Nancy Morden MD MPH with others from the Dartmouth Institute for Health Policy and Clinical Practice published a nice “Perspective” in NEJM 3694;4:299-302.    The essence of the article is the observation that published goals of treatment which don’t specify how to reach the goal lead to prescribers” jumping the gun” with strong expensive medications rather than a prudent step by step approach.

A good example from the article is controlling blood pressure.  Guidelines state the desired blood pressure goal is less than 140/90.  Prescribers tend to skip dietary management, skip lowering the salt intake, skip reducing alcohol consumption and jump right to strong blood pressure medications (with the attendant drug allergies, risks and costs).

Another criticism is stopping a medication too soon.  The example is beta-blocker medication after a heart attack.  It is not enough just to start the medication.  The medication must be continued indefinitely.  Too often the medication is stopped because the reason for starting it is forgotten.
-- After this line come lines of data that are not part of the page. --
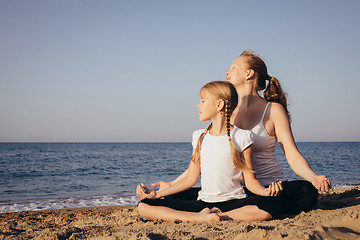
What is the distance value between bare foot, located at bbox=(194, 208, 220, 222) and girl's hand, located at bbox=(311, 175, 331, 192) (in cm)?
95

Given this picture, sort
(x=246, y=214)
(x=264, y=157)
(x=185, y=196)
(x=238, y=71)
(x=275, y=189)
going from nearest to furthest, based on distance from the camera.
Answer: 1. (x=275, y=189)
2. (x=246, y=214)
3. (x=264, y=157)
4. (x=185, y=196)
5. (x=238, y=71)

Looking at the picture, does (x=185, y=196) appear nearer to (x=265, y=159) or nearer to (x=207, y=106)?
(x=265, y=159)

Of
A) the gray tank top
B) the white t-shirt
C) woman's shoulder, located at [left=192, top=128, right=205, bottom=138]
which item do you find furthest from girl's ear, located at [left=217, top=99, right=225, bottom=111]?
the gray tank top

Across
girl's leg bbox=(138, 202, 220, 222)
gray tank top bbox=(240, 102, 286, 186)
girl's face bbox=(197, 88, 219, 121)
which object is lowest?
girl's leg bbox=(138, 202, 220, 222)

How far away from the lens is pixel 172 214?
9.82ft

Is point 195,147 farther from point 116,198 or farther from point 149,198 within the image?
point 116,198

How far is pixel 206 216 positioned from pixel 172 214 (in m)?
0.41

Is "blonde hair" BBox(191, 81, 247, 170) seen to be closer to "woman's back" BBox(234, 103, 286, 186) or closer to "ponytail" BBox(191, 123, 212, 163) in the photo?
"ponytail" BBox(191, 123, 212, 163)

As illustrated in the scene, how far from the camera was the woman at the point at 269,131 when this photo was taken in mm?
3037

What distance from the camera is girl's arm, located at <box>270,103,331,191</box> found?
300 centimetres

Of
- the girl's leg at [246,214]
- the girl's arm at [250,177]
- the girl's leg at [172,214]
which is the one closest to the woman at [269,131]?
the girl's arm at [250,177]

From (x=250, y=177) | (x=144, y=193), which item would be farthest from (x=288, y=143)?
(x=144, y=193)

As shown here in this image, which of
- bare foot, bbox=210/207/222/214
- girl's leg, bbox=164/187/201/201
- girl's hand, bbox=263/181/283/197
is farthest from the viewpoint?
girl's leg, bbox=164/187/201/201

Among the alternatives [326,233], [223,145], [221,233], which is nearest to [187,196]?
[223,145]
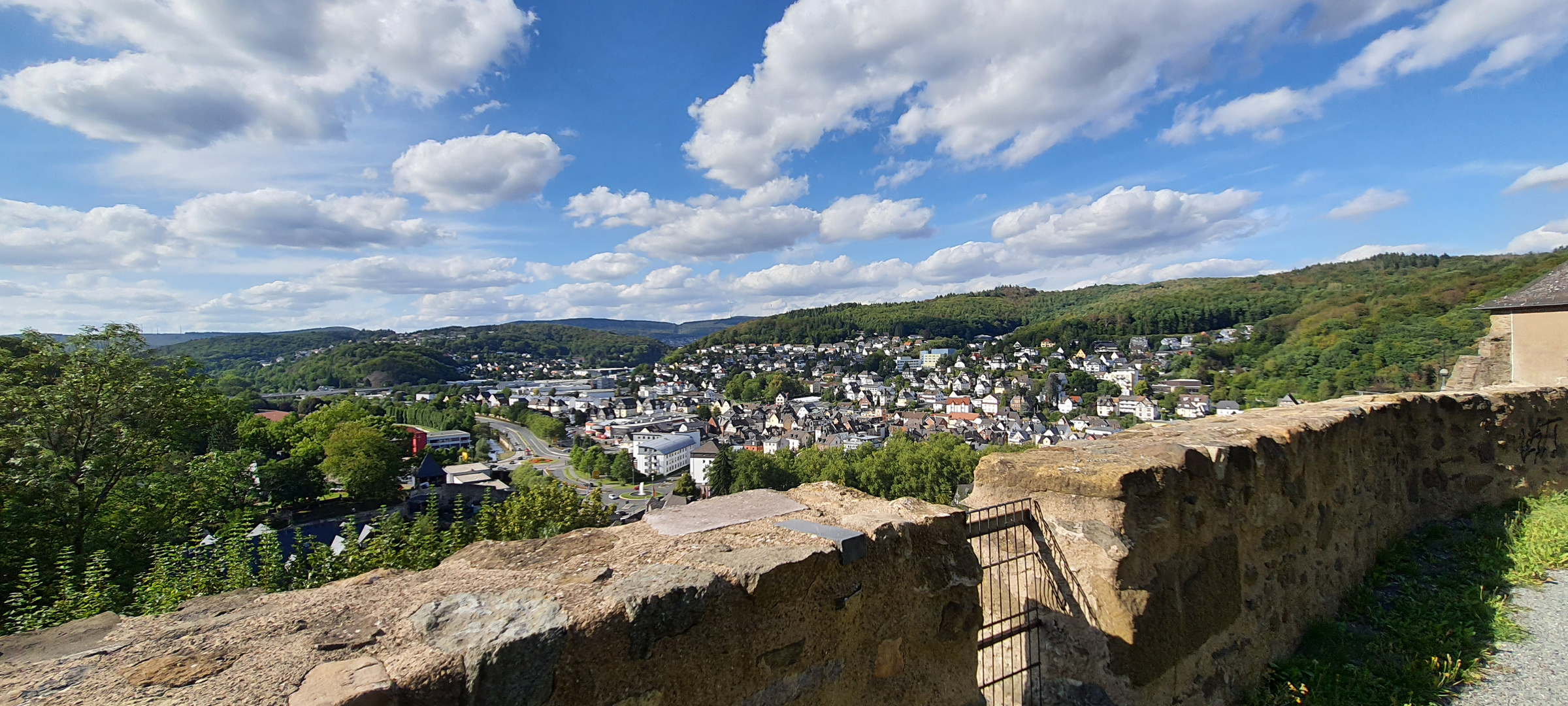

Here are the areas the authors found problematic:

  • Blood pressure control
  • Cholesterol management
  • Diabetes control
  • Clot prevention for occlusive vascular disease
  • Lipid control for coronary artery disease
  • Long term beta-blocker after heart attack
  • Avoidance of antibiotics for acute bronchitis
  • Drug use generally in the elderly

From the patient standpoint:  if a health care provider says you have some condition or diagnosis make sure to ask for a step-wise approach to treatment.  In other words, ask for simple or less expensive things to be tried first.  Then insist on follow-up to see if the first steps work.  If the simple things work, you win.  Make sure to research the diagnosis on the internet to exhaust the simple and low cost alternatives.  Later, if the simple things are not enough move on to the next step.

There are obviously situations where a slow cautious approach is not correct.  If you are having a heart attack or a stroke or a blood clot it’s too late to do simple things.

Make sure to understand how long a medication might be needed — if it is “until something better is found” then stick to it and make sure the providers give a good reason for stopping (particularly if you change providers).